Nordstrom has pulled a high-end Italian fashion line's pill-popping motif after a Minneapolis drug counselor ignited outrage that it glamorizes drug use.

Moschino, an Italian clothing brand known for being irreverent, bold and sometimes controversial, launched a clothing line that includes handbags that resemble prescription pill bottles and clothing peppered with colorful capsules. The items, sold at Nordstrom and Saks, are provoking protests in Minnesota and across the country for being tone-deaf and callous about a national drug epidemic that claims tens of thousands of lives each year.

A Nordstrom official confirmed via a one-sentence e-mail on Thursday that the retailer will no longer offer the drug-themed collection. The move reverses the retailer's decision earlier this week to keep the items in its stores.

Saks, which appears to still offer the Capsule clothing line, has not responded to a request for comment.

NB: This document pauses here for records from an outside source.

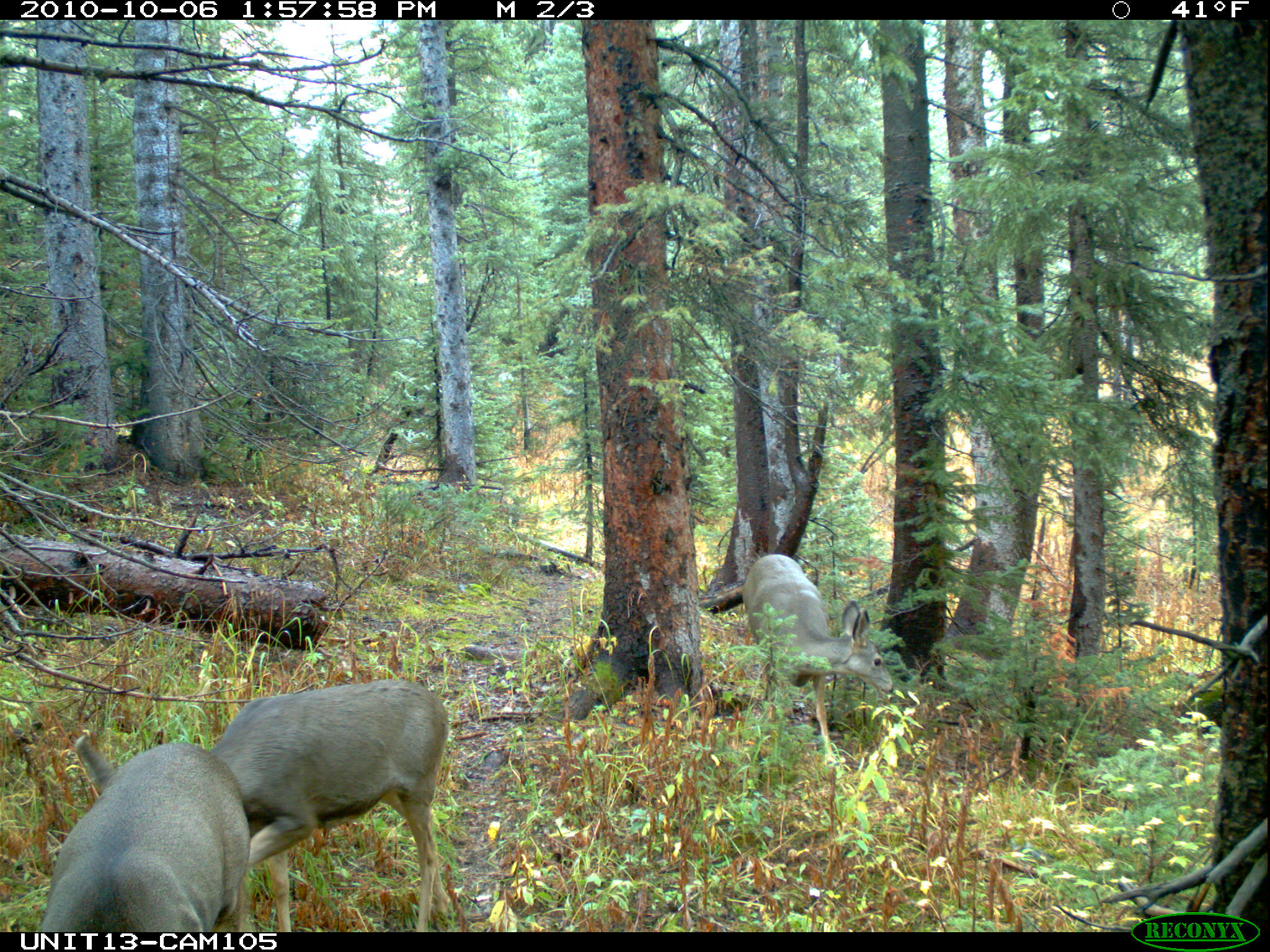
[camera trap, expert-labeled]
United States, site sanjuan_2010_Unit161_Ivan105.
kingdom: Animalia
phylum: Chordata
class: Mammalia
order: Artiodactyla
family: Cervidae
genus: Odocoileus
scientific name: Odocoileus hemionus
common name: mule deer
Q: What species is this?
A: Odocoileus hemionus (mule deer).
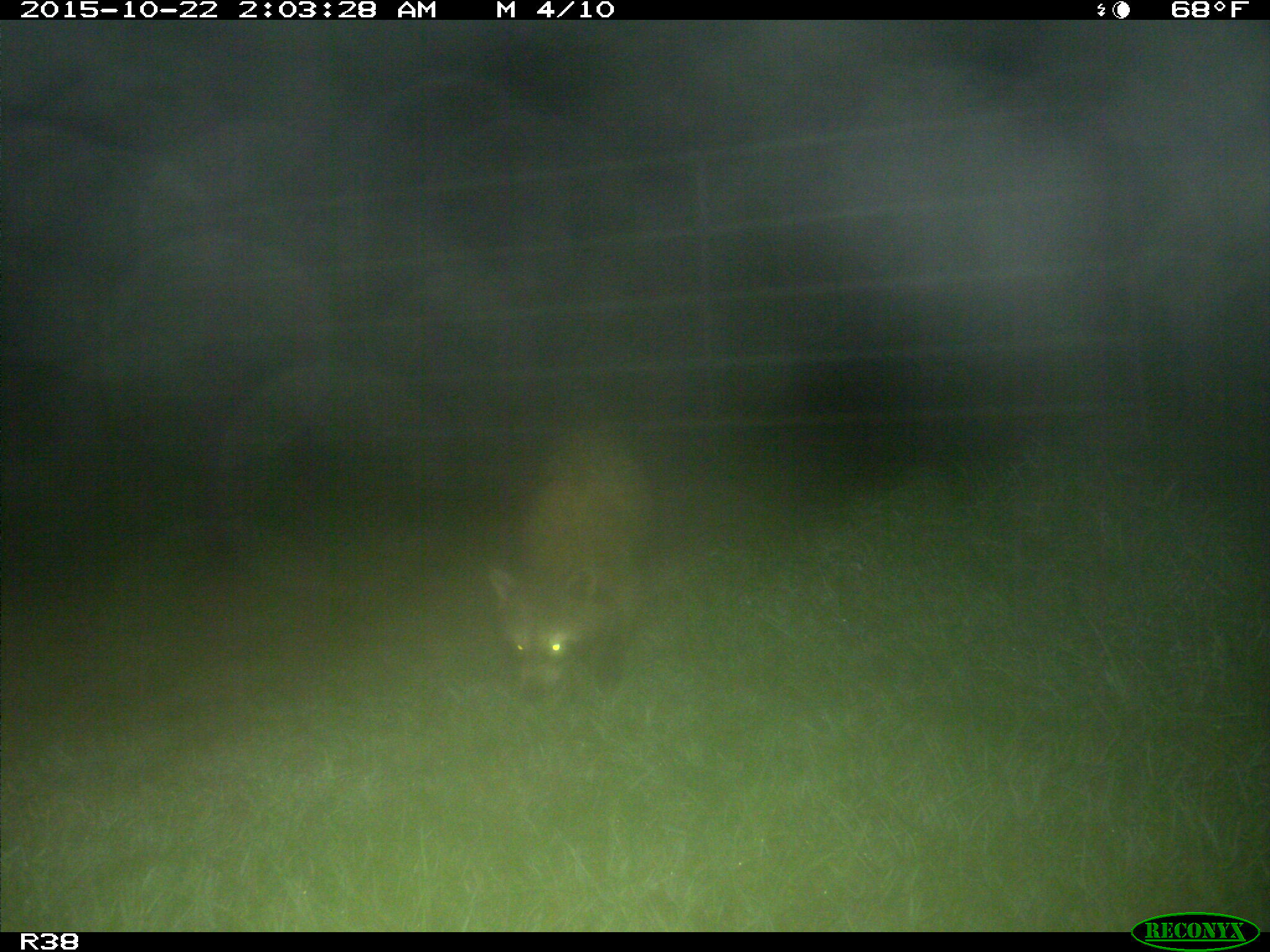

Nordstrom has several retail locations in the Twin Cities, including at the Mall of America and Ridgedale Center.

"It's a victory," said Randy Anderson, an alcohol and drug counselor in Minneapolis, who launched an online petition on Saturday in hopes of persuading the retailers to remove the Capsule collection. By Thursday, Anderson had collected nearly 1,500 signatures on the petition, attracted national media attention and spurred some to boycott the stores until the items were removed.

Moschino introduced its Capsule line during New York's 2016 Fashion Week, saying the collection is inspired by the packaging and instructional inserts of over-the-counter medication and offers customers a colorful selection of garments. Items include a $950 prescription pill bottle shoulder bag, a $650 short black dress featuring colorful pills and $1,095 pill-package-inspired purse.

In his letter to the retailers, Anderson notes that most people who became addicted to opioids started with a legal prescription from a physician after an injury or medical procedure.

According to the Centers for Disease Control and Prevention, the U.S. is in the midst of a drug overdose epidemic. In 2014, more people died from drug overdoses than in any year on record.

Anderson said he'll continue to push Saks to pull the items from its stores and will try to get Moschino to drop the line.